A pair of Mission men charged in the largest seizure ever of drugs, guns and cash in Ridge Meadows RCMP’s history, have had their challenge to the search warrant dismissed in B.C. Supreme Court on Feb. 17.
Christopher Harmes and Scott Cashman were charged with numerous drug trafficking charges after search warrants on two residences took place in the summer of 2020; one at the 7400 block of Columbia Street in Mission, and the other at the 12000 Block of Garden Street in Maple Ridge.
Harmes also faces nine weapons charges after police found a fully automatic submachine gun, semi-automatic pistol, other gun parts and several boxes of ammunition.
A total of 72,000 doses of illicit drugs, including 3.5 kilograms of suspected “blue fentanyl” – which is linked to multiple overdose deaths in the Lower Mainland – was seized by police, along with $114,000 in cash.

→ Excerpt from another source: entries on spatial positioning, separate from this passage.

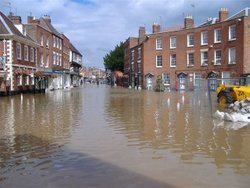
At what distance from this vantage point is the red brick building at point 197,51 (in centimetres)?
4325

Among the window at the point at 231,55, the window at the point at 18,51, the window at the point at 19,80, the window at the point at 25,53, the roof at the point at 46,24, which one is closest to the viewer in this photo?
the window at the point at 18,51

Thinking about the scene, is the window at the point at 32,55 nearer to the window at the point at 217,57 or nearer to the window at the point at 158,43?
the window at the point at 158,43

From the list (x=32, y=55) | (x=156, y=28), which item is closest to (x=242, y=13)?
(x=156, y=28)

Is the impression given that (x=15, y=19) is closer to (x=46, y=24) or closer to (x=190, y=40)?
(x=46, y=24)

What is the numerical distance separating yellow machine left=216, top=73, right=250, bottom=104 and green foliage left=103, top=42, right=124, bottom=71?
7006 centimetres

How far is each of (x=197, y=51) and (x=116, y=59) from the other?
1743 inches

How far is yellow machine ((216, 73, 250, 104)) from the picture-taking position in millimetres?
20470

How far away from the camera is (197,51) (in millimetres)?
50344

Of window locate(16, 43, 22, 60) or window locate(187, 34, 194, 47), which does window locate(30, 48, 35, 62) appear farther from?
window locate(187, 34, 194, 47)

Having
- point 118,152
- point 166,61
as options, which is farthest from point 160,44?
point 118,152

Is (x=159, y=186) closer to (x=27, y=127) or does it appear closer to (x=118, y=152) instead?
(x=118, y=152)

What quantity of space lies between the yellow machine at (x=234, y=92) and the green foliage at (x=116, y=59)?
2758 inches

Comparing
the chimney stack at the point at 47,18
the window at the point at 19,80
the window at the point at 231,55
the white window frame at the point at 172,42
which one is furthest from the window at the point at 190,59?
the chimney stack at the point at 47,18

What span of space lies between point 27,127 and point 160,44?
1720 inches
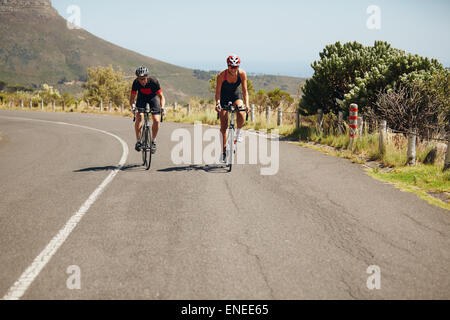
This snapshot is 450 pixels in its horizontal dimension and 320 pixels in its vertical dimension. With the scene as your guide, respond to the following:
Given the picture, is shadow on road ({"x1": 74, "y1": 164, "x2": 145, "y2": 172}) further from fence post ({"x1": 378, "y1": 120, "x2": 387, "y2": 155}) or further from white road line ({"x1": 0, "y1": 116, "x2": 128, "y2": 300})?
fence post ({"x1": 378, "y1": 120, "x2": 387, "y2": 155})

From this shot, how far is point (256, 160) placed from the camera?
10.3 m

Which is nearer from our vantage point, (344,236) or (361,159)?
(344,236)

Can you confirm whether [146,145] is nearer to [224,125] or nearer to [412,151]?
[224,125]

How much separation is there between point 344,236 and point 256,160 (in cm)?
566

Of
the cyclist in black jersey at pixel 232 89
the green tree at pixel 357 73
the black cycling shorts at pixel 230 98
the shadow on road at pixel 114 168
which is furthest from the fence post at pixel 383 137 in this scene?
the shadow on road at pixel 114 168

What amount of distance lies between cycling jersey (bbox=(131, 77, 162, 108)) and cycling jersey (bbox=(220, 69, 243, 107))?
1.48 meters

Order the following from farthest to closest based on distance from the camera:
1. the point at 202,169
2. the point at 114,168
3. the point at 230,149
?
the point at 114,168 → the point at 202,169 → the point at 230,149

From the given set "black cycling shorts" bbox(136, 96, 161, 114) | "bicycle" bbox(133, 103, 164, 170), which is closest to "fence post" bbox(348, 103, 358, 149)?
"black cycling shorts" bbox(136, 96, 161, 114)

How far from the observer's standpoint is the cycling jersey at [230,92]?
888 centimetres

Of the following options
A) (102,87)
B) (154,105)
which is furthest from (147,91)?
(102,87)

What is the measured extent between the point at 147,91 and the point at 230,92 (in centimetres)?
197

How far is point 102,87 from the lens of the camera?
176 feet
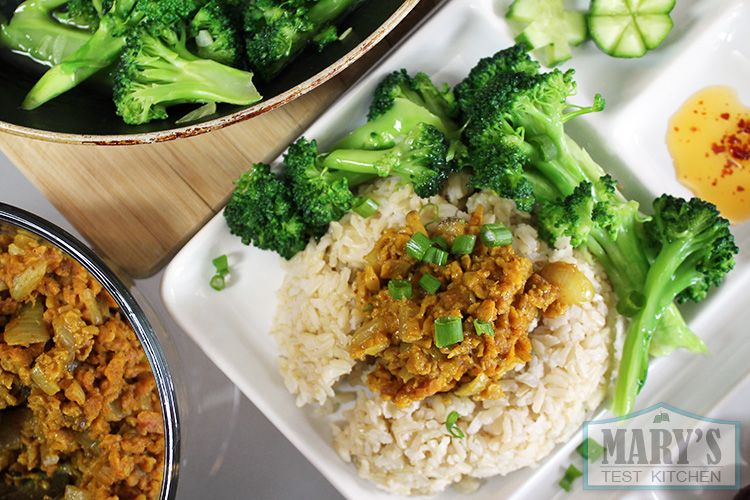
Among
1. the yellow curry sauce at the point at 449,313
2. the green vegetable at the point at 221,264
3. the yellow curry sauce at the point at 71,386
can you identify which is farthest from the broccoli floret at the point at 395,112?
the yellow curry sauce at the point at 71,386

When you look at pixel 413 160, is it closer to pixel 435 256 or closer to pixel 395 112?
pixel 395 112

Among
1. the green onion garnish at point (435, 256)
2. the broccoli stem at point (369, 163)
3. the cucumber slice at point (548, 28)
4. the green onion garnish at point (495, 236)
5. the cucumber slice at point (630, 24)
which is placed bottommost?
the green onion garnish at point (435, 256)

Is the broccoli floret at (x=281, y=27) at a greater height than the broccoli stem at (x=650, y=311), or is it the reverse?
the broccoli floret at (x=281, y=27)

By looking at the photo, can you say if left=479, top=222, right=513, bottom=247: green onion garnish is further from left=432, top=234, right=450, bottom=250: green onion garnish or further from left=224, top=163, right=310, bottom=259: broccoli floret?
left=224, top=163, right=310, bottom=259: broccoli floret

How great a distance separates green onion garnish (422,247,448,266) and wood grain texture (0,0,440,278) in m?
1.01

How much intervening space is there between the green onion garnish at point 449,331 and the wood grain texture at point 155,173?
1.32m

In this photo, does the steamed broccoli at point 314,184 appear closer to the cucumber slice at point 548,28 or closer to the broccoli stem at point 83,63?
the broccoli stem at point 83,63

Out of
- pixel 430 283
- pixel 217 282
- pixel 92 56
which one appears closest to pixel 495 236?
pixel 430 283

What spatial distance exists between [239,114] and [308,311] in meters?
0.99

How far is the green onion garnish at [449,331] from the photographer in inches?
91.6

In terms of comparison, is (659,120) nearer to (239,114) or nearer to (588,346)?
(588,346)

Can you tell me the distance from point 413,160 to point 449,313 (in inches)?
29.1

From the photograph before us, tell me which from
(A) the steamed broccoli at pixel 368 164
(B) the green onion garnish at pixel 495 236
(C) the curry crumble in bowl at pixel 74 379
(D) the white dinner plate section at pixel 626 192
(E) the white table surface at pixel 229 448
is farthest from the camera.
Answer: (E) the white table surface at pixel 229 448

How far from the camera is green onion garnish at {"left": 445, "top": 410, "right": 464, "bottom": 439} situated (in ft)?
8.58
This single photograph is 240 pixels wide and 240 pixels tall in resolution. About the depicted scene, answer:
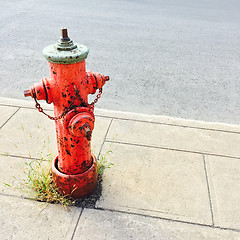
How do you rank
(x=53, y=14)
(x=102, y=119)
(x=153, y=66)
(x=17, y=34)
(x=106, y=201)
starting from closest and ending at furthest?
(x=106, y=201) → (x=102, y=119) → (x=153, y=66) → (x=17, y=34) → (x=53, y=14)

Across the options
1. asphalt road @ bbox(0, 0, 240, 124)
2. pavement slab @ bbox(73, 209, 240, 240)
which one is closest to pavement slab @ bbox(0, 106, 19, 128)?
asphalt road @ bbox(0, 0, 240, 124)

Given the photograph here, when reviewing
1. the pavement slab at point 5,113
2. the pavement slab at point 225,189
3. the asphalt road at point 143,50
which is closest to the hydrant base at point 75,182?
the pavement slab at point 225,189

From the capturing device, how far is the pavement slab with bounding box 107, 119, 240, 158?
10.7ft

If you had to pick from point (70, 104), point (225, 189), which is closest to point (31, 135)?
point (70, 104)

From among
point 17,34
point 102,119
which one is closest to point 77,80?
point 102,119

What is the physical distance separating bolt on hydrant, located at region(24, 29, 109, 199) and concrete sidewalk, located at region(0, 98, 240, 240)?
32cm

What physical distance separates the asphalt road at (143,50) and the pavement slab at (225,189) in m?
1.12

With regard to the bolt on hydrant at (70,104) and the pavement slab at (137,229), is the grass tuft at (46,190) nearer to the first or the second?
the bolt on hydrant at (70,104)

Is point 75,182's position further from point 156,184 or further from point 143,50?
point 143,50

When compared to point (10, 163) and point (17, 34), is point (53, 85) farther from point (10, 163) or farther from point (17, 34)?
point (17, 34)

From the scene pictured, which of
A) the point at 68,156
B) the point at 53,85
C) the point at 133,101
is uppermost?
the point at 53,85

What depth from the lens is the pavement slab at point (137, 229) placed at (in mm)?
2291

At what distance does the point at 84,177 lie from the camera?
2.44m

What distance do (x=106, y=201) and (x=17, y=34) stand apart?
553 cm
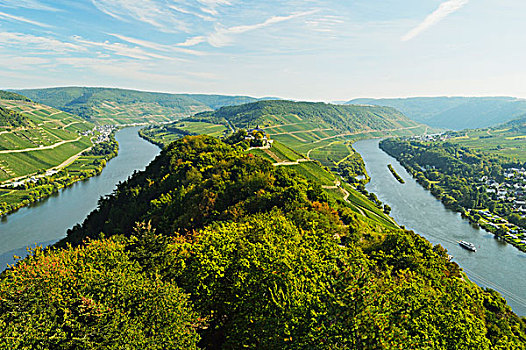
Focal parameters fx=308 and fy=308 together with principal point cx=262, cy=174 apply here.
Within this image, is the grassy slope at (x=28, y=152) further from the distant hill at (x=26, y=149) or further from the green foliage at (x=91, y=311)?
the green foliage at (x=91, y=311)

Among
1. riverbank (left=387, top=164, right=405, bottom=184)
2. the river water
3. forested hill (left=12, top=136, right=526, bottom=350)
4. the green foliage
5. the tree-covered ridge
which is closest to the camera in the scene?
the green foliage

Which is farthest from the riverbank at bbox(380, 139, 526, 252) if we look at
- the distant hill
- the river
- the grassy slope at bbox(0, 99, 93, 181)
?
the grassy slope at bbox(0, 99, 93, 181)

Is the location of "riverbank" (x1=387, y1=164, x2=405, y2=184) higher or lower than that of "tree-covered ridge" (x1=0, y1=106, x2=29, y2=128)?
lower

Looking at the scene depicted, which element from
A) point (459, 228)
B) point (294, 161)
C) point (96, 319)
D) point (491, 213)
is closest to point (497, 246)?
point (459, 228)

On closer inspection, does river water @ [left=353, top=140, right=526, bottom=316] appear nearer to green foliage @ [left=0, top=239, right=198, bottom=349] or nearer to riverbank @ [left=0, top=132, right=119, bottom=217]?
green foliage @ [left=0, top=239, right=198, bottom=349]

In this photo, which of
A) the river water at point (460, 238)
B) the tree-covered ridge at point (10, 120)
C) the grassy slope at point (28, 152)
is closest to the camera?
the river water at point (460, 238)

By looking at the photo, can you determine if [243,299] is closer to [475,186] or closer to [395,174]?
[475,186]

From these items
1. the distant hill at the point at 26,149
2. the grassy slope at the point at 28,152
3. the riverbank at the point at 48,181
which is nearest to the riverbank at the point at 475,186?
the riverbank at the point at 48,181
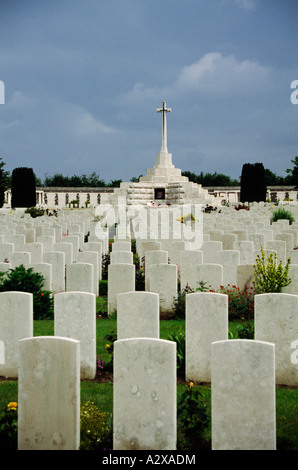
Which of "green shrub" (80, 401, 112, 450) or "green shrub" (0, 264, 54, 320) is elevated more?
"green shrub" (0, 264, 54, 320)

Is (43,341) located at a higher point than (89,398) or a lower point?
higher

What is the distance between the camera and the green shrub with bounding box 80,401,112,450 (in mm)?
3285

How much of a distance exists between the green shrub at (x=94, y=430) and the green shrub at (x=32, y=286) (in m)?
3.64

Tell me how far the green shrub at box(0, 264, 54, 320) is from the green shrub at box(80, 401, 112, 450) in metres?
3.64

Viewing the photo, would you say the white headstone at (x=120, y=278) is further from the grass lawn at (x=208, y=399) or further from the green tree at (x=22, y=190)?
the green tree at (x=22, y=190)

Their challenge argued the search warrant on the Columbia Street residence, which is believed to be their primary residence, should not have been granted by the judge as there was not sufficient evidence connecting it to criminal activity taking place at the home on Garden Street.

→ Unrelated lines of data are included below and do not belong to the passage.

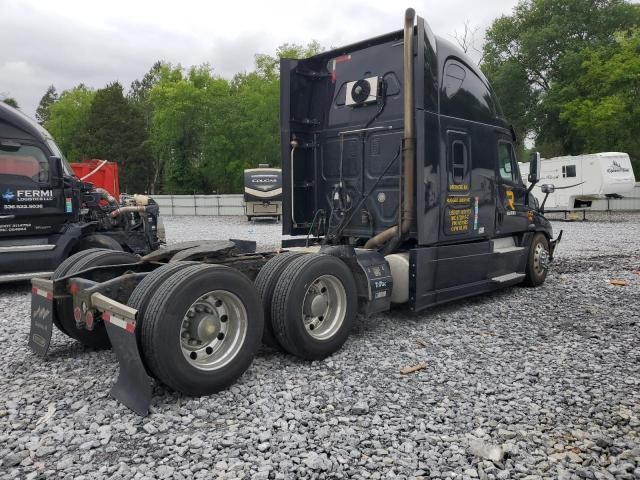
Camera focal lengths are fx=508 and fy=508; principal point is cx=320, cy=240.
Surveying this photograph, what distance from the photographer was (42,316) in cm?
443

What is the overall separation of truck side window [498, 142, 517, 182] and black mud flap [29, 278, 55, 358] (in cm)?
585

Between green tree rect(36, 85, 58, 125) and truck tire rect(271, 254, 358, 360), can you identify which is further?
green tree rect(36, 85, 58, 125)

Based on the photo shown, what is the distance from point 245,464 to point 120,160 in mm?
57269

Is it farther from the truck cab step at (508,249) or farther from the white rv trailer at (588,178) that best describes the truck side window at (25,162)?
the white rv trailer at (588,178)

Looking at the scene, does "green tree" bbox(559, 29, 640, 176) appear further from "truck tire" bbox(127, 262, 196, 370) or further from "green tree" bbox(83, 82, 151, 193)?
"green tree" bbox(83, 82, 151, 193)

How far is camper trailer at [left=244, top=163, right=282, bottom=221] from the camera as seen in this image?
76.7 feet

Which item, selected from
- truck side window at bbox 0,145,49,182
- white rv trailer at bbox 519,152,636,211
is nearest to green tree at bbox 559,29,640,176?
white rv trailer at bbox 519,152,636,211

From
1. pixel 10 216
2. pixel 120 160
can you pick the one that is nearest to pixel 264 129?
pixel 120 160

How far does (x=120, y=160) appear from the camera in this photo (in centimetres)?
5512

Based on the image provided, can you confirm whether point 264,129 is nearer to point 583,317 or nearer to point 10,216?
point 10,216

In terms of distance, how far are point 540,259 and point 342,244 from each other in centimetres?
351

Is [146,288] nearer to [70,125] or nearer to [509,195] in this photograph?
[509,195]

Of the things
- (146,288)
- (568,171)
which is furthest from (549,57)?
(146,288)

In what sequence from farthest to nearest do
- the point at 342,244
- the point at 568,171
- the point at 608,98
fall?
the point at 608,98 < the point at 568,171 < the point at 342,244
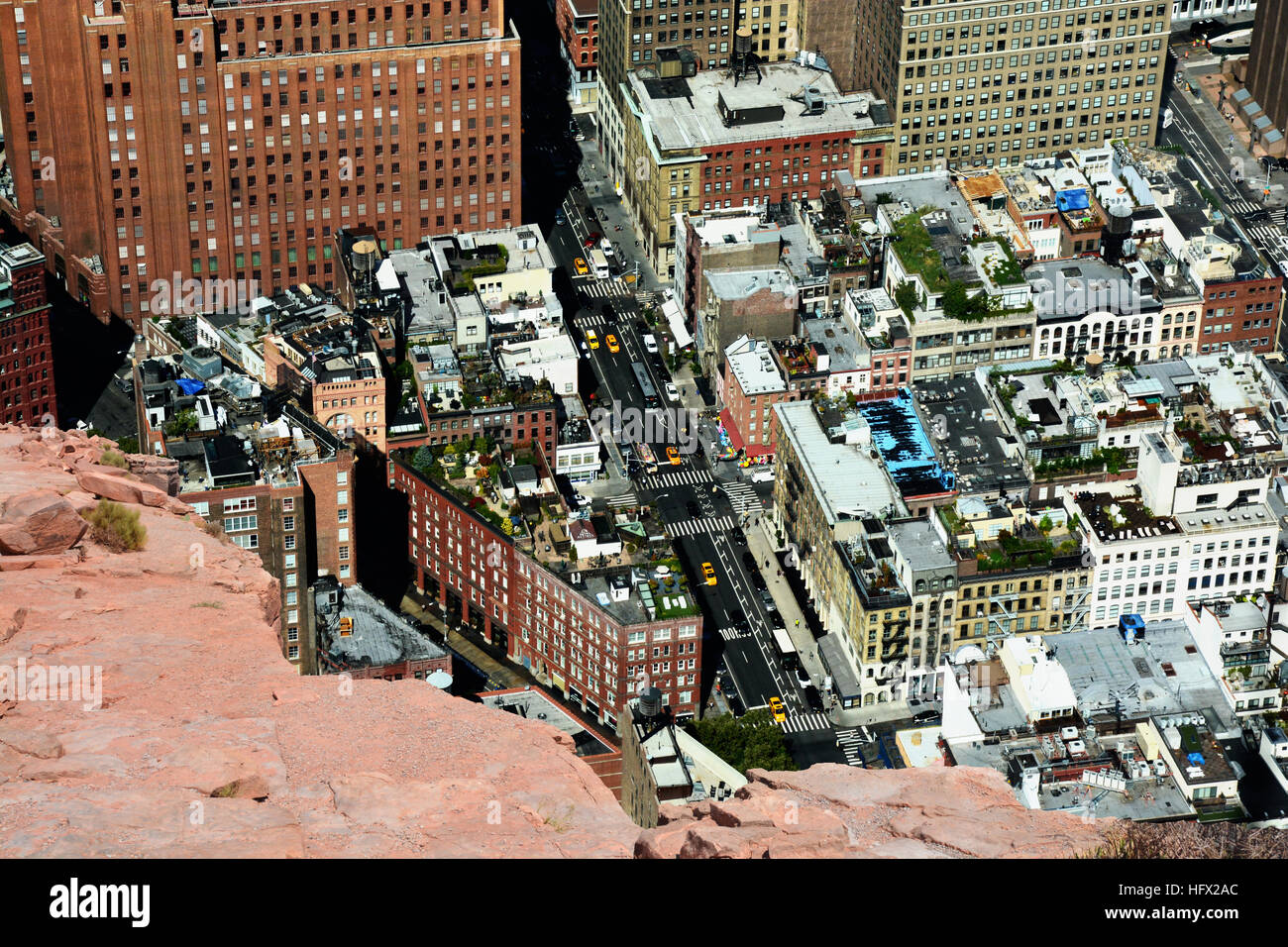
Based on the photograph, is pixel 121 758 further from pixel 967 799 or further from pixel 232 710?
pixel 967 799

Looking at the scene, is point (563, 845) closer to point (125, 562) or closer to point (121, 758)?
point (121, 758)

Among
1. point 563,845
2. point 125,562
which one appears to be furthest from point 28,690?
point 563,845
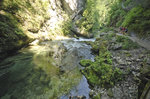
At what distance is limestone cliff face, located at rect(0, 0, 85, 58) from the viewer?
6972mm

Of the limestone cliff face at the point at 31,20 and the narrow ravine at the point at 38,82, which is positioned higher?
the limestone cliff face at the point at 31,20

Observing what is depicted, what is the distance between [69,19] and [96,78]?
83.5 feet

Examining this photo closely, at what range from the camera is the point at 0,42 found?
5.89m

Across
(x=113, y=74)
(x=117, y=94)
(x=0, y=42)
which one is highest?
(x=0, y=42)

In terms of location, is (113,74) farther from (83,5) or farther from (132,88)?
(83,5)

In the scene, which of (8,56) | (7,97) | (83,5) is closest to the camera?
(7,97)

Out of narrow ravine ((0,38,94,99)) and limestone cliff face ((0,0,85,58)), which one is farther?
limestone cliff face ((0,0,85,58))

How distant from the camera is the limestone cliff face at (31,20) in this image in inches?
274

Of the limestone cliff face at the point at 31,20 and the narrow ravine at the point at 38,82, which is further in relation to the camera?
the limestone cliff face at the point at 31,20

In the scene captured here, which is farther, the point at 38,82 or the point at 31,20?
the point at 31,20

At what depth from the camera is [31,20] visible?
40.4ft

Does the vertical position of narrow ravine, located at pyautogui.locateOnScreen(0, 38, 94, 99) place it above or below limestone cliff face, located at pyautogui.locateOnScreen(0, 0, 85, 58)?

The Crown’s position was that the application for a warrant was based on reasonable and probable grounds when viewed in totality.

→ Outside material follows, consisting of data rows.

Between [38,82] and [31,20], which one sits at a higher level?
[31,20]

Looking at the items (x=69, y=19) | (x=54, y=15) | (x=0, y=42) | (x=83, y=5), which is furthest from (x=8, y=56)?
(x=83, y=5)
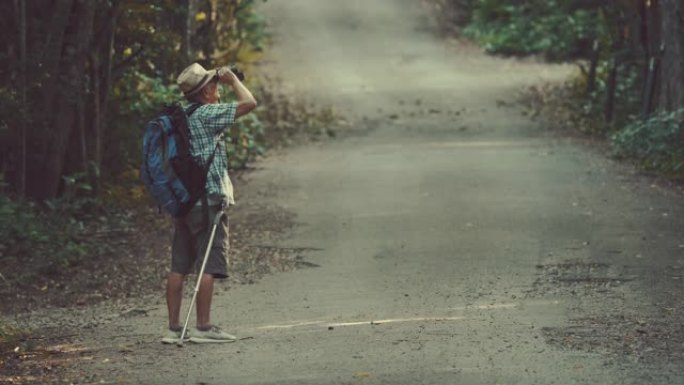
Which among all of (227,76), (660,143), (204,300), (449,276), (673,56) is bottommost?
(449,276)

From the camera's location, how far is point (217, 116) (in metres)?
8.92

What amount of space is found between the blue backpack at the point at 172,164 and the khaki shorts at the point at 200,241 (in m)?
0.16

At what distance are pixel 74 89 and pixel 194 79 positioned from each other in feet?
23.5

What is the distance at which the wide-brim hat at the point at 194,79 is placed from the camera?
8.95 m

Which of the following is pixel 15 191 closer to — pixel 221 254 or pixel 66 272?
pixel 66 272

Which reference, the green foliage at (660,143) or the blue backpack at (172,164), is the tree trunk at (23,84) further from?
the green foliage at (660,143)

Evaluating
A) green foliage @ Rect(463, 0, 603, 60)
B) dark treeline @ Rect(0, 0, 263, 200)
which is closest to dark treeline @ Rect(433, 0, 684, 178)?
green foliage @ Rect(463, 0, 603, 60)

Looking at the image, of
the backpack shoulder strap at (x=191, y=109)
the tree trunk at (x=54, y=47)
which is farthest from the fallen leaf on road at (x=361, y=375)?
the tree trunk at (x=54, y=47)

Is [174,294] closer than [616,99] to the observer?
Yes

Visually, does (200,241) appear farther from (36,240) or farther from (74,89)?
(74,89)

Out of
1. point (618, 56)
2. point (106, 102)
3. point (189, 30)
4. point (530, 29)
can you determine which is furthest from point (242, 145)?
point (530, 29)

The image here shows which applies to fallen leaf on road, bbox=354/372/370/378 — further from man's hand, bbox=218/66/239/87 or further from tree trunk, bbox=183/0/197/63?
tree trunk, bbox=183/0/197/63

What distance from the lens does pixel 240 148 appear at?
72.9 feet

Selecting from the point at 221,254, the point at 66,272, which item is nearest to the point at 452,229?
the point at 66,272
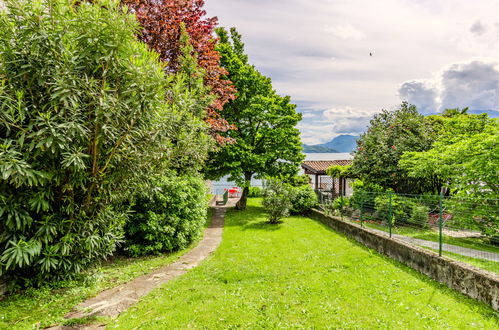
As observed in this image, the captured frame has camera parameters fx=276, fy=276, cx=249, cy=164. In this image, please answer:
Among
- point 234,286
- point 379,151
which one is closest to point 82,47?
point 234,286

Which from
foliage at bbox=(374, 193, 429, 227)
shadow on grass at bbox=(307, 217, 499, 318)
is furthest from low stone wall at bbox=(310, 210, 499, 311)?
foliage at bbox=(374, 193, 429, 227)

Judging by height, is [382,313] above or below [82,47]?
below

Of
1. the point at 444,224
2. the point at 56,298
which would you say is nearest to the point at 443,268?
the point at 444,224

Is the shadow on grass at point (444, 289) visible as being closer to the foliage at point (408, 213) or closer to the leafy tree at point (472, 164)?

The Garden Street home first came to police attention after they were called to the address regarding a deceased male, and noticed approximately 20 glass pipes with white residue on the premises, along with what appeared to be crack rocks and a small bag of methamphetamine.
Later surveillance revealed that individuals were entering the residence for only a short duration: “consistent with drug trafficking from a drug house,” according to the application for the search warrant.
The appeal tried to argue that not enough detail was provided to support that belief, but Justice Martha Delvin was not convinced, as the submitting officer had been a part of the Ridge Meadows RCMP Street Enforcement Unit since 2017.
An informant had also provided information that Harmes was supplying drug dealers in Maple Ridge with cocaine, methamphetamine, ketamine, and fentanyl through the Garden Street residence, and that he had a gun and lived in Mission.
The appeal argued that the information lacked detail with respect to origin and was not corroborated, but Delvin again disagreed, ruling that it was “both specific and compelling.”
Harmes and Cashman were both observed travelling to and from the two addresses, and often present while large duffle bags were being transported in and out of the properties.
Harmes’ significant criminal record, with his prior drug and firearm offences in 2010, 2012, and 2015, were also taken into account.
“I am satisfied that there was a body of information that was capable of supporting an inference that the Columbia Street residence was connected to and associated with the drug trafficking operations occurring at the Garden Street Residence,” Delvin said.
The charges against Harmes and Cashman are still before the courts.